I agreed with your thoughts regarding the relationship similarities between Paul (Slow Man) and David Lurie (Disgrace), especially regarding the observation of the "paternal gestures" as you so nicely put it. Both men have this urge to take a stronger role in their lives in a fatherly way. I had not really looked at the paternal desire or need for either or these characters. Mostly, I just saw them both as needing someone else. Very nice observation! It changes my perspective in a way, as I see them both as fathers first now (even though Paul attempts to play this role with Drago)- whereas before I saw them as two men with their own version of a disability, either physical or otherwise (emotional, economically etc.)

Thank you!

-Christine van Eyck

Anonymous said...

You mention that through the insertion of Costello as the “author” of Paul Rayment’s life, “Coetzee shatters the reader’s belief in [his] reality.” The totality of her role is as mystifying to the reader as it is to Paul. It is interesting to note that while Costello not only knows everything about Paul, she also knows everything about the other characters surrounding Paul’s current life.

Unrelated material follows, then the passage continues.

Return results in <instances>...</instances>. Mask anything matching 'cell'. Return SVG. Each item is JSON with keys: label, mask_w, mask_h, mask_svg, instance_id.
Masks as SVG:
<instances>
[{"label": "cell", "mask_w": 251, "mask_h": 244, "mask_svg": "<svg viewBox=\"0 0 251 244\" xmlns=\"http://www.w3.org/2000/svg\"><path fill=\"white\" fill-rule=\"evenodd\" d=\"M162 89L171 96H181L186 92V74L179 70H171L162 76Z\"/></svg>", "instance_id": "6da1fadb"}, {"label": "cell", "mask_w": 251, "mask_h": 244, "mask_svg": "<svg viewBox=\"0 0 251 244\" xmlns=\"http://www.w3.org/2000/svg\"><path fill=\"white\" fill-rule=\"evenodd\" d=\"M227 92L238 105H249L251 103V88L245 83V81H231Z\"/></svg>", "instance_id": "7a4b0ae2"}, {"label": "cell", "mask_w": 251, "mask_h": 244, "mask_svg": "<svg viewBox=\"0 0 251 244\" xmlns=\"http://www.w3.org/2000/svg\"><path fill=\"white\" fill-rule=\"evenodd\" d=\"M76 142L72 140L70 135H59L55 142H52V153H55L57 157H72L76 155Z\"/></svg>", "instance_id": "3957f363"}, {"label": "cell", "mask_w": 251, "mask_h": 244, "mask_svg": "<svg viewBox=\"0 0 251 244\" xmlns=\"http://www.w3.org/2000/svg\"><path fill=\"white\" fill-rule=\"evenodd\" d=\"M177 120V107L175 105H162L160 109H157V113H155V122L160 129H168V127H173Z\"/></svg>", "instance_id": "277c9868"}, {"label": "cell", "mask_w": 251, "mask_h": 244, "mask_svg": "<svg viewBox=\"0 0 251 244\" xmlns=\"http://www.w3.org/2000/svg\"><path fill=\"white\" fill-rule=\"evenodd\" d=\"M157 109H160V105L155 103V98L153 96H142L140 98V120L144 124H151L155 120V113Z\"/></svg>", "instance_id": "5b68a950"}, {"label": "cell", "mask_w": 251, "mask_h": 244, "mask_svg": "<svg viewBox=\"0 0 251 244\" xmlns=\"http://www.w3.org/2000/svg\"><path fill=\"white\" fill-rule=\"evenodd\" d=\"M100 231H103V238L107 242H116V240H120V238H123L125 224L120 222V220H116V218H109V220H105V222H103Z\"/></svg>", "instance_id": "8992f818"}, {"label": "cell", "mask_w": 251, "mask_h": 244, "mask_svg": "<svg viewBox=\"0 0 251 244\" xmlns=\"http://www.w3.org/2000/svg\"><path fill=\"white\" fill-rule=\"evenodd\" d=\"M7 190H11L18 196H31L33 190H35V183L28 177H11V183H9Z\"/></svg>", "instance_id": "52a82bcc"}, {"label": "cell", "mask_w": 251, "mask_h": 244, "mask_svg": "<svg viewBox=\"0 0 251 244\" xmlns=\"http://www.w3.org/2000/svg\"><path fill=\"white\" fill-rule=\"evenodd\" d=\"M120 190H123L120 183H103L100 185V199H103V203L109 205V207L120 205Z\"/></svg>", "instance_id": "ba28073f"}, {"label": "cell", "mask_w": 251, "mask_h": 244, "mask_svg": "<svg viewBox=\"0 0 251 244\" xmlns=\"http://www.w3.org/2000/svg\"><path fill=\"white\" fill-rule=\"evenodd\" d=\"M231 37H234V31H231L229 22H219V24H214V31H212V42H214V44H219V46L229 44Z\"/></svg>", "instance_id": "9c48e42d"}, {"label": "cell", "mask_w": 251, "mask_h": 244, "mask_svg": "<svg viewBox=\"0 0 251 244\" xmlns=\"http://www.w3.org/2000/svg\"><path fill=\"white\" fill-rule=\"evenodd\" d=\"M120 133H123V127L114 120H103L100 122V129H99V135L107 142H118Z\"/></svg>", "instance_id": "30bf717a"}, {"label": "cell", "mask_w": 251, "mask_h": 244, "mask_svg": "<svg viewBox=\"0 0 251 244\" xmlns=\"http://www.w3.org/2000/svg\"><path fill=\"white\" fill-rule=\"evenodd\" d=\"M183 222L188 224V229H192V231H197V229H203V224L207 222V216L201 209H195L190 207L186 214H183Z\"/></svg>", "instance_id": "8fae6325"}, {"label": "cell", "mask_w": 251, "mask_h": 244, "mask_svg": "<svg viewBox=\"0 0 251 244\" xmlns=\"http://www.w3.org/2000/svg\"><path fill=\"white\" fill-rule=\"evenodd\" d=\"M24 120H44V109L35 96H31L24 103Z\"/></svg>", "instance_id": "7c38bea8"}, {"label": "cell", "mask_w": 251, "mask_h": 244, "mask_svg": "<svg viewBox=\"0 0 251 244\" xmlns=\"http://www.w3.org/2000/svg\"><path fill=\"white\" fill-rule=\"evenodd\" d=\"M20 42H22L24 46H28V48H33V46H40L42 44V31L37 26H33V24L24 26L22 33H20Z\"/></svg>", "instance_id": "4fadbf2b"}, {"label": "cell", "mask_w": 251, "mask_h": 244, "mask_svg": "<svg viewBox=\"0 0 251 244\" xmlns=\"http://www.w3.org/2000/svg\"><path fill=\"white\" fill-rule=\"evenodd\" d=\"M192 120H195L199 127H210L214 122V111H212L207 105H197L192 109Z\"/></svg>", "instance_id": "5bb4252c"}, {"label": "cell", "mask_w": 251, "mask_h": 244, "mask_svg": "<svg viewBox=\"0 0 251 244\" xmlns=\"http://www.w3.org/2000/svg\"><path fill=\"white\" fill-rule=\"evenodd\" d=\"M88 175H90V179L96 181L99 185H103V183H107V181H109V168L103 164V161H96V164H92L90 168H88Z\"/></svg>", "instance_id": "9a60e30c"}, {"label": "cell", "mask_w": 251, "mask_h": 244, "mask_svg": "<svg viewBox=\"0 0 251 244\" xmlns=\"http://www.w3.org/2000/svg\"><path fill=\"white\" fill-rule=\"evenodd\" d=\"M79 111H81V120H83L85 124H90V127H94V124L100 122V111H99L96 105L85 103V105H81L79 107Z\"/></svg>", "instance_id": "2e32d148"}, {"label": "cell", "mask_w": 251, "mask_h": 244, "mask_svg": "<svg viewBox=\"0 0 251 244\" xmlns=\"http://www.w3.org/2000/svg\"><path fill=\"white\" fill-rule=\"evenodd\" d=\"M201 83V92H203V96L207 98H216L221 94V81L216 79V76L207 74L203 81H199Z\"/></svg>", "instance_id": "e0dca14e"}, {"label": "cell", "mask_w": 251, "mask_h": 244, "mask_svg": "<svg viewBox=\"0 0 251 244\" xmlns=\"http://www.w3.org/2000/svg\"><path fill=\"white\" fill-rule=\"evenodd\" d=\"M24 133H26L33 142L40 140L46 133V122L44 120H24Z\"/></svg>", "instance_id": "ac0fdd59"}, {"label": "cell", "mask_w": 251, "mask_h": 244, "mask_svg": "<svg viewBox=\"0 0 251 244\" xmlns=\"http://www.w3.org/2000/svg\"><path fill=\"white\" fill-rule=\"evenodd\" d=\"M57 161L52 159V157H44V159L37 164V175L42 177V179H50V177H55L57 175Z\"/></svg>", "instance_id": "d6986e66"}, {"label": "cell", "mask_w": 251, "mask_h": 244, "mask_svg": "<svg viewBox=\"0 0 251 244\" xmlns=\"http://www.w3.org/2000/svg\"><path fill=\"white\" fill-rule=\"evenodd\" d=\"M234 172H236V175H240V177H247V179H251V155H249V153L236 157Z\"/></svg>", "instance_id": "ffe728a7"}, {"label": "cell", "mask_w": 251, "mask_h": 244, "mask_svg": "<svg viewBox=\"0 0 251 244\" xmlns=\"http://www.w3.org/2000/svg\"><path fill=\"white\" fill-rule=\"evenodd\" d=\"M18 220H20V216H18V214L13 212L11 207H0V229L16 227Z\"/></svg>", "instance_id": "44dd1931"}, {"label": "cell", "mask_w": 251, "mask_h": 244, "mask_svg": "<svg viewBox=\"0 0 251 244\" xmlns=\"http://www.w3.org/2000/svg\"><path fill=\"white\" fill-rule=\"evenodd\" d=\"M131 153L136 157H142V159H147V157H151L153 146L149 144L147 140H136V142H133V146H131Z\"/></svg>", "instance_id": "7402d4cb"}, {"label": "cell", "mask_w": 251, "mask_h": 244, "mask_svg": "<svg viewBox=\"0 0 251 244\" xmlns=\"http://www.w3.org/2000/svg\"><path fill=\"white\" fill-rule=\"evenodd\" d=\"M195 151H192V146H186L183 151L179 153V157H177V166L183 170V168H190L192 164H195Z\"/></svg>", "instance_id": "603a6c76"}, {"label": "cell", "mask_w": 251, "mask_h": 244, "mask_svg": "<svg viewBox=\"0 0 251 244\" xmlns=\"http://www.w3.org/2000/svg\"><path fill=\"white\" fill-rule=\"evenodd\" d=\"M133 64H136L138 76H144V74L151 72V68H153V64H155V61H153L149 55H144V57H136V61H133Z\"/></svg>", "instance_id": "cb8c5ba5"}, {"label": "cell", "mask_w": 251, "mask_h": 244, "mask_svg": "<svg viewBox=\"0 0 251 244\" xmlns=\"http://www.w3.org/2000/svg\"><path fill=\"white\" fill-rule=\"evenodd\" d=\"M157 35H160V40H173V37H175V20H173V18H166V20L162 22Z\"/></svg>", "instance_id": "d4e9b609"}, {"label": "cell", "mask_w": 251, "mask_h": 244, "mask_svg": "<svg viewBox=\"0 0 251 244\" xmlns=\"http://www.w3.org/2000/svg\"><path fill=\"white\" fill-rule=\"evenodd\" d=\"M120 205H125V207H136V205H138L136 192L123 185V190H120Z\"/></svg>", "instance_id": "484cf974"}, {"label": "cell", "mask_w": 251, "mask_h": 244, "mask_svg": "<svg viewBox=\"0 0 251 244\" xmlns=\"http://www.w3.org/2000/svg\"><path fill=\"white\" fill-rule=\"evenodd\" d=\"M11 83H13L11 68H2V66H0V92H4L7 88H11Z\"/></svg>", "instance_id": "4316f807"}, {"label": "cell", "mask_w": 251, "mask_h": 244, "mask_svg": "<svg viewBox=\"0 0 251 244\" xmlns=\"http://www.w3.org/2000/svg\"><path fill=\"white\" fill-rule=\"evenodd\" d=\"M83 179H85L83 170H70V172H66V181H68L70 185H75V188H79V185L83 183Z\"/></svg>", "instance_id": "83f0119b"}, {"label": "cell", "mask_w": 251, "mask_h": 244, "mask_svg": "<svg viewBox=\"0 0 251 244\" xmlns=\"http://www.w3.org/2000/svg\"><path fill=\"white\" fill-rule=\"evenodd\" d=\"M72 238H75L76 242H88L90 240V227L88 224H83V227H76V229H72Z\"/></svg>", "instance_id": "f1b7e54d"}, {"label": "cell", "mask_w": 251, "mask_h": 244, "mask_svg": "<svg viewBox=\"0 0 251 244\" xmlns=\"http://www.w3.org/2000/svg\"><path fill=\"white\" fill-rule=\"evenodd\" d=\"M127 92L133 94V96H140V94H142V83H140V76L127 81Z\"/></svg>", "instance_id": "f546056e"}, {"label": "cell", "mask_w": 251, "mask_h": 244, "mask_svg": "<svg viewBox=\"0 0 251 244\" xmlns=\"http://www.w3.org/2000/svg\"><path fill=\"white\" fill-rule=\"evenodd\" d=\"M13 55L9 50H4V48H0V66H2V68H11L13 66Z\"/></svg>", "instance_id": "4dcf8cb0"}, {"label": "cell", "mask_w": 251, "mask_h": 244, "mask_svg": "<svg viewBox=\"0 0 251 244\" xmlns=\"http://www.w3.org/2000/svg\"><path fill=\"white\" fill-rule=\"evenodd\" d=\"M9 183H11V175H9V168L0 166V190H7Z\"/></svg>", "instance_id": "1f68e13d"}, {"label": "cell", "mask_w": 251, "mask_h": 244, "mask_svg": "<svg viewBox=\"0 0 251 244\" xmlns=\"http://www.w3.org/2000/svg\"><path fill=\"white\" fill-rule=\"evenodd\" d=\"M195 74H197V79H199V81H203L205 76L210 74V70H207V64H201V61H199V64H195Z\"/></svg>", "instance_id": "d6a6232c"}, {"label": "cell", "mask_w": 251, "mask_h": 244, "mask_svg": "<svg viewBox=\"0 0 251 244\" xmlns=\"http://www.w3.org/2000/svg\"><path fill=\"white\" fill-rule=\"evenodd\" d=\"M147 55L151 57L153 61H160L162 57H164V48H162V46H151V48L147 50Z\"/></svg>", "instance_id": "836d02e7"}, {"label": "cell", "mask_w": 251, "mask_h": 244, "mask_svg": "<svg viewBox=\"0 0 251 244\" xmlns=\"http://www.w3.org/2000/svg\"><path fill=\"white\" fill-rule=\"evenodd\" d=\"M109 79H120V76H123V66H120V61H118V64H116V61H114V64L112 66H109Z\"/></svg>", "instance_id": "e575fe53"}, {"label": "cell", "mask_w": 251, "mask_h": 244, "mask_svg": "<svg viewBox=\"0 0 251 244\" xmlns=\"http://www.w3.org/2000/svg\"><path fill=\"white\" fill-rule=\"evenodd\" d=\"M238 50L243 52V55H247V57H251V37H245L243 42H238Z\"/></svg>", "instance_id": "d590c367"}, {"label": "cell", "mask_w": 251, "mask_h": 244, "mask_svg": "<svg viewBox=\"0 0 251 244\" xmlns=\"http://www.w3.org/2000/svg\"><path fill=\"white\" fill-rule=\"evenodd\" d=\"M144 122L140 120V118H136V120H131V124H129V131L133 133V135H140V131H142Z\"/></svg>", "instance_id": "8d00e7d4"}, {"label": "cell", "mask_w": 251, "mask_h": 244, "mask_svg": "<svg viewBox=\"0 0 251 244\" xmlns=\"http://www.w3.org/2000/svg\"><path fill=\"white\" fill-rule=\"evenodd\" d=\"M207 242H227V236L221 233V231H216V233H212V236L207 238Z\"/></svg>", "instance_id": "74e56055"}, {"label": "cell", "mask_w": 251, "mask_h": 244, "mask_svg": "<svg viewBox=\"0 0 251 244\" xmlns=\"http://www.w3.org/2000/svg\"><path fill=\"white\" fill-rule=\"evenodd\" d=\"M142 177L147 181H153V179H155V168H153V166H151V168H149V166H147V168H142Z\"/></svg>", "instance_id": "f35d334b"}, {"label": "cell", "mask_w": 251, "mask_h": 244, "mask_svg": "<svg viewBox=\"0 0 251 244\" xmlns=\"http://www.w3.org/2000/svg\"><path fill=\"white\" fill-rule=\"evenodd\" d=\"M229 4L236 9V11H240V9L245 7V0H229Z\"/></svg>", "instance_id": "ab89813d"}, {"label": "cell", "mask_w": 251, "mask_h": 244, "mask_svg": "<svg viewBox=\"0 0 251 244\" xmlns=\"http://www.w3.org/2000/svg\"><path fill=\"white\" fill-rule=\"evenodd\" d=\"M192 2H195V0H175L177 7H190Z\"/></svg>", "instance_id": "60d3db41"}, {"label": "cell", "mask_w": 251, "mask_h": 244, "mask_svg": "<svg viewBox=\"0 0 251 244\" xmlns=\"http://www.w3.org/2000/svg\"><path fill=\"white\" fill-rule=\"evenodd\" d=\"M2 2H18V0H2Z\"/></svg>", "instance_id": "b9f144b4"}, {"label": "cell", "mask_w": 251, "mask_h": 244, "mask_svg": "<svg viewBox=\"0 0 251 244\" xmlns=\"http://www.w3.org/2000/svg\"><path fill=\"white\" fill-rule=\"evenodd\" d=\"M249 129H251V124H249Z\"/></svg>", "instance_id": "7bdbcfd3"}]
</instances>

It is, however, only Paul that is concerned with how and why she has all her information.
Another facet of this “Costello situation” that I find fascinating is her rejection by Paul at the end. What does this signify? It somehow seems synonymous with the idea/fact that it is the winner, or at least always someone else, who writes one’s story and therefore history. It also seems didactic in nature, urging the rejection ideological illusions for the pursuit of some sort of heart and truth.
One other thought I have is related to this idea, but more directly concerns Paul’s collection of photographs. While he claims that they will be donated in order to preserve the history of others, it seems strange that he wishes to wait until he dies to do so. By waiting, by leaving them in his will, he is structuring his own final line in his personal narration, thereby placing the weight of importance more heavily on his own story than on the story/history that his collection will provide for the others he wants remembered.